POZİTİF OLAN KİŞİLERE ŞU AŞAMADA ÖZGÜRLÜK GETİRİLMİŞ OLDU!
HES kodu sorgulamasının bir zamandan sonra anlamını yitirdiğini belirten Can Öztürk “Kapalı ortamlar ile ilgili uygulamalarda bazı Avrupa ülkelerinde özellikle bu kısıtlama kalktı. Benim bildiğim Fransa’da, Almanya’da kapalı mekanlarda maske zorunluluğu bir süre önce kaldırıldı. Ancak Fransa’da kapalı ortamlara girildiğinde muhakkak aşı sorgulaması yapılıyor.

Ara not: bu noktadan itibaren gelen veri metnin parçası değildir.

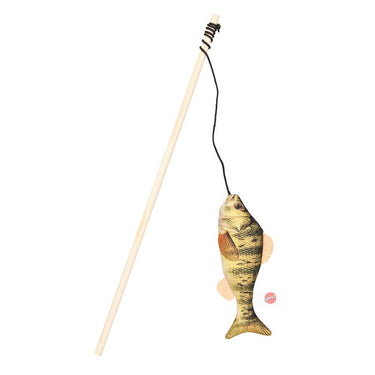 Spot Gone Fishin Teaser Wand Catnip Toy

Aynen HES kodu gibi kişinin kapalı mekana girerken, cep telefonundan aşı durumu ve tam doz aşılı olup olmadığı sorgulanıyor. Bizde zaten HES koduna hiç entegre edilmedi. Sonuçta yapılmalıydı bence bu ,yani HES kodu da bir zamandan sonra anlamını kaybetmeye başladı ve hiçbir zaman entegre edilmedi. Burada tabii ki şu olacak, koronavirüs açısından pozitif olan birisi kendi HES kodu sorgulamasında, pozitif olduğu için en azından bu 7 günlük süreç içerisinde alışveriş merkezlerine ve diğer ciddi kontrol yapılan yerlere giremiyordu. Şimdi her yere girebilecek. Esasında bakarsak pozitif olan kişilere şu aşamada çok ciddi bir özgürlük getirilmiş oldu. 5 7 günlük toplu mekanlara giriş kısıtlamaları ortadan kaldırılmış oldu. Bu noktada mağdur olan insanlar olacak. Bu bakımdan kapalı mekanlarda insanların daha çok temkinli olması gerekiyor ve şu aşamada kendi önlemlerini almaları zorunlu olarak duruyor” dedi.